* [Task goal]: Reproduce the material verbatim, from its first line through the line containing "In the bottom circle diagram, which year", including both of those lines.

* [Data provided]:
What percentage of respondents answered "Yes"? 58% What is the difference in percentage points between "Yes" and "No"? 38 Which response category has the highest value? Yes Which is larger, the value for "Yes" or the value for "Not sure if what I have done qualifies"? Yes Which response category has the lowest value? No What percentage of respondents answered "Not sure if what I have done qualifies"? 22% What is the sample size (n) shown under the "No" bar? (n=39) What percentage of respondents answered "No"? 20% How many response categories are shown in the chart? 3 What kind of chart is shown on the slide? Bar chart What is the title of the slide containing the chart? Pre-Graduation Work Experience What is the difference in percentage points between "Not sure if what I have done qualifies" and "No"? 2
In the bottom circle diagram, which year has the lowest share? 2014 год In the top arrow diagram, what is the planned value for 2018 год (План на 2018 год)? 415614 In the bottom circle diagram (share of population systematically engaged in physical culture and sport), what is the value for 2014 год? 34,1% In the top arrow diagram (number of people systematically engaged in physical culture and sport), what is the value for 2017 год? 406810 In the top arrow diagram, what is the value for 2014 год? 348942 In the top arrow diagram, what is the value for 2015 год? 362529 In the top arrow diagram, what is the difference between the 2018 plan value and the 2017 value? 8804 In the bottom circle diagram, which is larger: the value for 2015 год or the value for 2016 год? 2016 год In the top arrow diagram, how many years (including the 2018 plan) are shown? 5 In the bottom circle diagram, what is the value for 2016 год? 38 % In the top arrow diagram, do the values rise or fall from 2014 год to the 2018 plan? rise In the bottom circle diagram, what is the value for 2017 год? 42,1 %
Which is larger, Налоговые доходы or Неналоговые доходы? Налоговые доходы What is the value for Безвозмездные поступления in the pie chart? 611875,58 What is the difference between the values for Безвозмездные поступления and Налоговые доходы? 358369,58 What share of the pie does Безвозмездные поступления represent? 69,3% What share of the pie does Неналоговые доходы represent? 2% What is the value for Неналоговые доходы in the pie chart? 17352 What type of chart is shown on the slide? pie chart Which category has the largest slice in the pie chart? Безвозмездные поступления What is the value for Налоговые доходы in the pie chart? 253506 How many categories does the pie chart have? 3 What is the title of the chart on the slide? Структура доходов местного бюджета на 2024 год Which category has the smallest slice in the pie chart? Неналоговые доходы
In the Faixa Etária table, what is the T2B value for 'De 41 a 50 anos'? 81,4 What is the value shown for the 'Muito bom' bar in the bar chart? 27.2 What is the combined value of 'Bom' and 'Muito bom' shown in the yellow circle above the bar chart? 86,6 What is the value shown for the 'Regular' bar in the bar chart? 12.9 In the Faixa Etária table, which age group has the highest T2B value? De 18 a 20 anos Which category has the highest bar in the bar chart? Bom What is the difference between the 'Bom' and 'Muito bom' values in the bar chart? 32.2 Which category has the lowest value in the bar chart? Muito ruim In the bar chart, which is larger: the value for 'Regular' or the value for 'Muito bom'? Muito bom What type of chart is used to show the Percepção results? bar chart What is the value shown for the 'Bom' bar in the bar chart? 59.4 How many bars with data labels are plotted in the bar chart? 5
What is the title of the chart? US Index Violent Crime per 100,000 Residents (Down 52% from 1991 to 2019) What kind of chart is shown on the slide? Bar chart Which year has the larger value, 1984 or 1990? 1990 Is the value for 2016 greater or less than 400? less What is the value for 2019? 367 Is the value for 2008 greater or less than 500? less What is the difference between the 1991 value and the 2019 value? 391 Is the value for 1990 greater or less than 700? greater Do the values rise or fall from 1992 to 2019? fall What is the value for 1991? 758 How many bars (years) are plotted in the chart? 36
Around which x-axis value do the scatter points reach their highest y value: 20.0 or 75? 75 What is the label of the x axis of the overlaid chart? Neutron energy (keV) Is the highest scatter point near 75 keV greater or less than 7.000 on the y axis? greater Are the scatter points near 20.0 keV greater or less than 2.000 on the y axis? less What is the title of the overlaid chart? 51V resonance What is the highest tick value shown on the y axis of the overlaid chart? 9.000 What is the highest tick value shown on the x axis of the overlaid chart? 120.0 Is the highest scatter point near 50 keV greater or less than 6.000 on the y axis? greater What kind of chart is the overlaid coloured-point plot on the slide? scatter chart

* [Solution to the problem]:
What percentage of respondents answered "Yes"? 58% What is the difference in percentage points between "Yes" and "No"? 38 Which response category has the highest value? Yes Which is larger, the value for "Yes" or the value for "Not sure if what I have done qualifies"? Yes Which response category has the lowest value? No What percentage of respondents answered "Not sure if what I have done qualifies"? 22% What is the sample size (n) shown under the "No" bar? (n=39) What percentage of respondents answered "No"? 20% How many response categories are shown in the chart? 3 What kind of chart is shown on the slide? Bar chart What is the title of the slide containing the chart? Pre-Graduation Work Experience What is the difference in percentage points between "Not sure if what I have done qualifies" and "No"? 2
In the bottom circle diagram, which year has the lowest share? 2014 год In the top arrow diagram, what is the planned value for 2018 год (План на 2018 год)? 415614 In the bottom circle diagram (share of population systematically engaged in physical culture and sport), what is the value for 2014 год? 34,1% In the top arrow diagram (number of people systematically engaged in physical culture and sport), what is the value for 2017 год? 406810 In the top arrow diagram, what is the value for 2014 год? 348942 In the top arrow diagram, what is the value for 2015 год? 362529 In the top arrow diagram, what is the difference between the 2018 plan value and the 2017 value? 8804 In the bottom circle diagram, which is larger: the value for 2015 год or the value for 2016 год? 2016 год In the top arrow diagram, how many years (including the 2018 plan) are shown? 5 In the bottom circle diagram, what is the value for 2016 год? 38 % In the top arrow diagram, do the values rise or fall from 2014 год to the 2018 plan? rise In the bottom circle diagram, what is the value for 2017 год? 42,1 %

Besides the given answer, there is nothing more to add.